Our hearts and prayers go out to the Stinchcomb family.
Taylor Stinchcomb’s parents offered her a choice on her 13th birthday. They would lease a horse for her to ride or allow her to bring home a dog.
She went with the dog.
Taylor’s family said she adopted a 4-year-old Doberman Pinscher from an animal shelter and named him Romulus. The two were inseparable; neighbors saw them walking through their Gurnee, Illinois subdivision practically everyday, a huge, contented smile on Taylor’s face.
After two happy years however, Romulus became ill with cancer and while the family was pursuing advanced medical treatment for the dog, they discussed the possibility of euthanasia. Taylor found that idea hard to take.
Taylor, loyal to her core, was shattered. So Tuesday morning, authorities said she did something desperate: she loaded Romulus into her parents’ minivan without permission and fled the house.
Taylor then picked up a friend, also 15, who was behind the wheel when the van flew off a rural Lake County Illinois road and struck several trees and a utility pole. Taylor was killed in the crash, while the driver suffered minor injuries. Romulus did not survive.
“He was with her till the end, literally,” family friend Casey Fallos said.

== Records shown ==
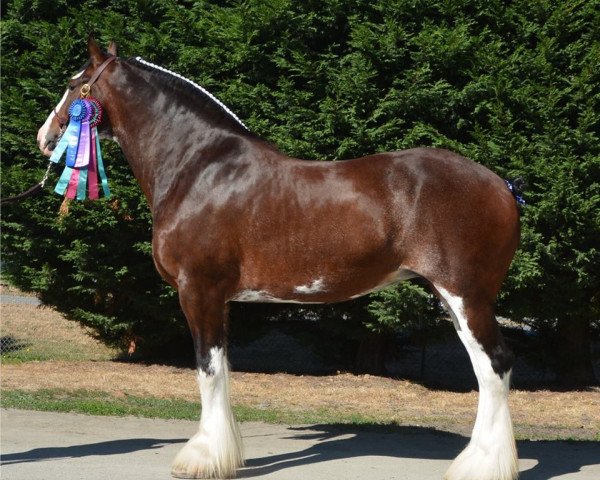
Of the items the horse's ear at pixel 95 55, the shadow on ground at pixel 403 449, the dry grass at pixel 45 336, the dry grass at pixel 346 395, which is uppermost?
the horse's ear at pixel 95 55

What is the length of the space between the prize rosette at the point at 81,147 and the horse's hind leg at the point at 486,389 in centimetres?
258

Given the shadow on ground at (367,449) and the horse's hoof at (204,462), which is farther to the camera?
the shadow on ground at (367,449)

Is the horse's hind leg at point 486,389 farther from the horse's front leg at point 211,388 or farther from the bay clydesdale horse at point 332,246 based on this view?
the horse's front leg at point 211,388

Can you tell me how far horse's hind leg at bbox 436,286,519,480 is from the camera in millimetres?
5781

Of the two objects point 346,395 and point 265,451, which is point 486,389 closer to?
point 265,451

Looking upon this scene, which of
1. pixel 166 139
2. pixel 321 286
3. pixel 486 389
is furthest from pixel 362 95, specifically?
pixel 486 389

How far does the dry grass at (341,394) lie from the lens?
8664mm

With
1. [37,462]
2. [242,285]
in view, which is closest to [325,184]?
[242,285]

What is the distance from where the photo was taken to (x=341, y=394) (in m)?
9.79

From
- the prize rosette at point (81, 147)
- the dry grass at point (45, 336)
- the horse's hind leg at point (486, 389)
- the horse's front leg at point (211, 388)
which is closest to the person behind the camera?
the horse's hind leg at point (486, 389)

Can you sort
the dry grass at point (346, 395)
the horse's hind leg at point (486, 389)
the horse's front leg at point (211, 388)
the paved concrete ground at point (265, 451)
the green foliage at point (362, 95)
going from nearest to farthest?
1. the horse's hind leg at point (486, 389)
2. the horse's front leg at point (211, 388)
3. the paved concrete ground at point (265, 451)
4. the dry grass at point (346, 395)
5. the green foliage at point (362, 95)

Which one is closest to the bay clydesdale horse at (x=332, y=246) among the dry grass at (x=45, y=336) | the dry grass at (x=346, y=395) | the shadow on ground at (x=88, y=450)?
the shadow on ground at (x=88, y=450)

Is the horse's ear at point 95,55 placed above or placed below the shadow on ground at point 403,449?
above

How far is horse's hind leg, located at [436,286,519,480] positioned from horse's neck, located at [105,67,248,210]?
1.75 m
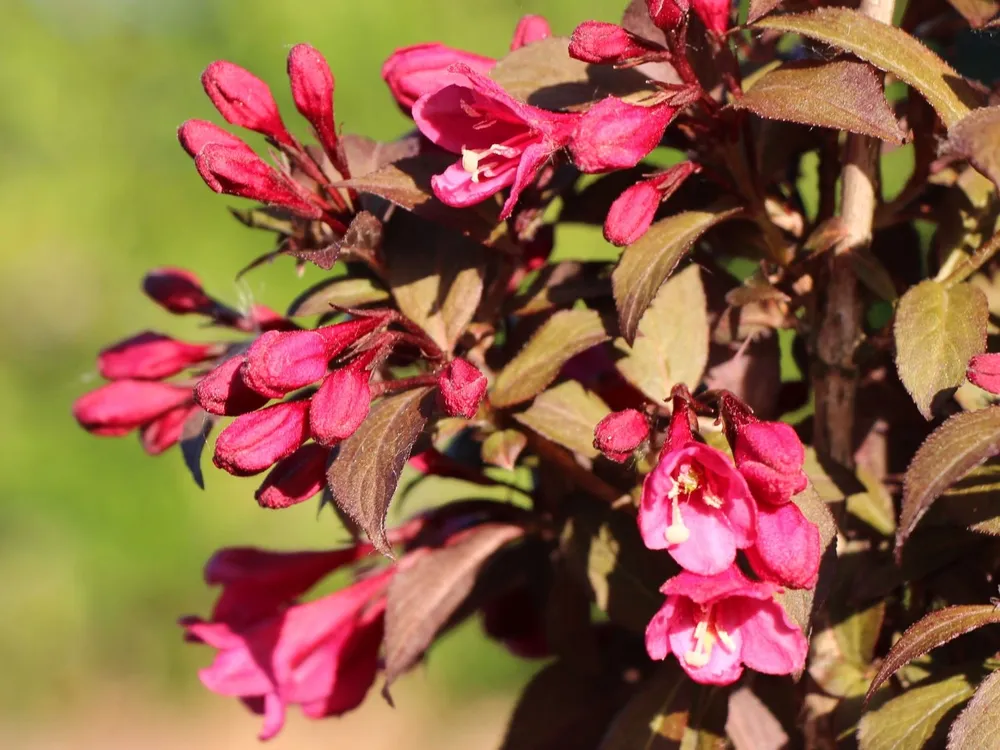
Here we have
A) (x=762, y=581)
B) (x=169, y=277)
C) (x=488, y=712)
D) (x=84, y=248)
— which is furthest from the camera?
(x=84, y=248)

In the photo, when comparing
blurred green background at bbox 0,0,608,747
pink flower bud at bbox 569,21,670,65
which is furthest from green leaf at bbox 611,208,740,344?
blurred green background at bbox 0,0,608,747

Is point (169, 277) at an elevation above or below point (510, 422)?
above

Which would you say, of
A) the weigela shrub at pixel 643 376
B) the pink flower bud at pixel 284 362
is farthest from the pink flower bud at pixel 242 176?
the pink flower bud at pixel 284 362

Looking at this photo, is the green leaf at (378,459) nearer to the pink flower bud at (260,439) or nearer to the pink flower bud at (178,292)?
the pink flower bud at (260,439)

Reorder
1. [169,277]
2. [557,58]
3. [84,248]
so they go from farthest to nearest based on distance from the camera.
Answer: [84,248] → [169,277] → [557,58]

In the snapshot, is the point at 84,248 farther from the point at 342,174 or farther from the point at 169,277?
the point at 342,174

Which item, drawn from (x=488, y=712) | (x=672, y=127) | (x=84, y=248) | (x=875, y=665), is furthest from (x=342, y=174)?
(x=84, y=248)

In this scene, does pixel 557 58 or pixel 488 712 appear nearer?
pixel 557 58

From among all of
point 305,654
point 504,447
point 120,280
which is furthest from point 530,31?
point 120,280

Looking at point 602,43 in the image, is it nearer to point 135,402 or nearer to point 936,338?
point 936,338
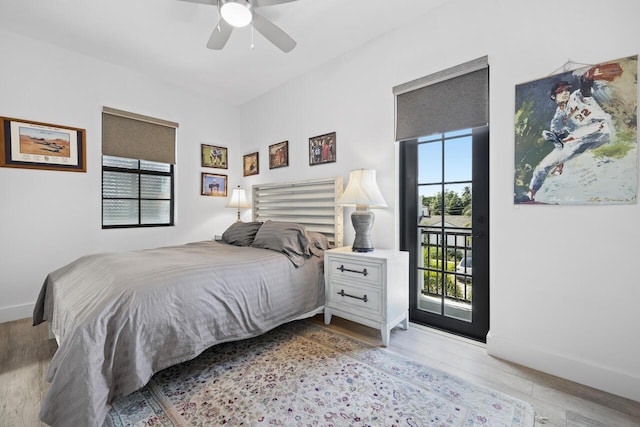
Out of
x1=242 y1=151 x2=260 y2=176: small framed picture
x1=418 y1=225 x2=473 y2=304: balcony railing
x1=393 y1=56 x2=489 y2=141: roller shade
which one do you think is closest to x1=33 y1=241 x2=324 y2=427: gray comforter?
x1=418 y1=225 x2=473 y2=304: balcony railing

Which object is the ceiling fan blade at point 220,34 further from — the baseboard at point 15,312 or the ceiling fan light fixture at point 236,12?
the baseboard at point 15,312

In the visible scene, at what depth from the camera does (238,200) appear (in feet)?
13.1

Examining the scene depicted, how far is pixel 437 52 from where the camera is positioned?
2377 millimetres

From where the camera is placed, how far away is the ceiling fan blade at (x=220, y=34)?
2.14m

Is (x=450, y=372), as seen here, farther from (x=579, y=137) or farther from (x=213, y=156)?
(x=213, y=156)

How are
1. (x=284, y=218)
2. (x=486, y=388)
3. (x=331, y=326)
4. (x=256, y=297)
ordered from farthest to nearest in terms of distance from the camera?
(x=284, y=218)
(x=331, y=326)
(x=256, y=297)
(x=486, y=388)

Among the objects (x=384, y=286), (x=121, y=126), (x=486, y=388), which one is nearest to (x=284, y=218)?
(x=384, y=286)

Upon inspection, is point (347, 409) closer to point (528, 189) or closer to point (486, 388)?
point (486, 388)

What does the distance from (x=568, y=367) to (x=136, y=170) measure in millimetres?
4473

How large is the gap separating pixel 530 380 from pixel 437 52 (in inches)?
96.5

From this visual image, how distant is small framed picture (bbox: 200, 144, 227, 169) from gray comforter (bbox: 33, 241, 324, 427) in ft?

== Activity A ==
Write out the part of the story about Taylor Stinchcomb and her dog from "Taylor’s family said" up to and including "fled the house.".
== Activity B ==
Extend the news story about Taylor Stinchcomb and her dog Romulus, picking up after its last sentence.
The rows were taken from a different source than the story about Taylor Stinchcomb.

== Answer area A ==
Taylor’s family said she adopted a 4-year-old Doberman Pinscher from an animal shelter and named him Romulus. The two were inseparable; neighbors saw them walking through their Gurnee, Illinois subdivision practically everyday, a huge, contented smile on Taylor’s face.
After two happy years however, Romulus became ill with cancer and while the family was pursuing advanced medical treatment for the dog, they discussed the possibility of euthanasia. Taylor found that idea hard to take.
Taylor, loyal to her core, was shattered. So Tuesday morning, authorities said she did something desperate: she loaded Romulus into her parents’ minivan without permission and fled the house.

== Answer area B ==
That detail made the tragedy all the more difficult to bear, some said. They remembered Taylor as a good student, dedicated athlete and enthusiastic community volunteer who was so smitten with creatures great and small that she wanted to become an “animal cop.”
“She loved animals, and she was very, very spirited,” said her sister Mallorie Holler, 26. “She loved her dog more than anything.”
Josh Petersen, a youth pastor at Immanuel Church in Gurnee, discovered how much Taylor adored her dog after telling a story one night about being chased by a Doberman.
“She got in my face afterward and talked about how great (Dobermans) are, how they get a bad rap for being mean,” he said. “There was no doubt about her total affection for her dog.”
Now Taylor and her beloved Romulus will be together forever.